This is just a naive comment on the second to last paragraph in Qiaochu's answer:

'So what you've observed is that the category of chain complexes is morally closer to the second construction than the first. Why this is the case is something that I don't have a completely satisfactory answer for, but in any case the point I want to make is that the second comultiplication is just as natural as the first from the appropriate perspective.'

Surely the motivation comes from thinking of the associated double complex and the desire to 'embed' both complexes into the tensor product complex? From this point of view the choice $x \mapsto x \otimes 1 + 1 \otimes x$ is very natural.

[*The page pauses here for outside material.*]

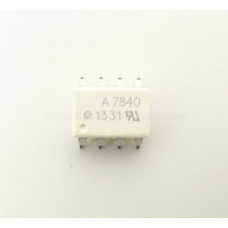A7840 IC - Isolation Amplifier IC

The signs in the formula are then intepreted as arising from the braiding i.e. Given complexes $(C,\partial)$ and $(D,\delta)$, we evaluate $\partial \otimes 1 + 1 \otimes \delta$ on tensors $\sum_i c_i \otimes d_i$ via the pairing

$$\mathrm{End}(C) \otimes \mathrm{End}(D) \otimes C \otimes D \xrightarrow{\Psi} \mathrm{End}_k(C) \otimes C \otimes \mathrm{End}(D) \otimes D \to C \otimes D $$

Where $\Psi$ is the braiding morphism. We see that taking $\Psi$ to be the plain tensor flip doesn't work and then modify this so that on homogeneous elements $c$ and $d$ we have $\Psi\colon c \otimes d \mapsto (-1)^{|c||d|} d \otimes c$ which does work.

To me this is main unsatisfactory part of the story: why the Koszul braiding? The only explanation I have seen so far is: 'It works! Just accept it.' I guess if I could see that the Koszul braiding was the only braiding that worked then I would be happy but I can't see that off the top of my head...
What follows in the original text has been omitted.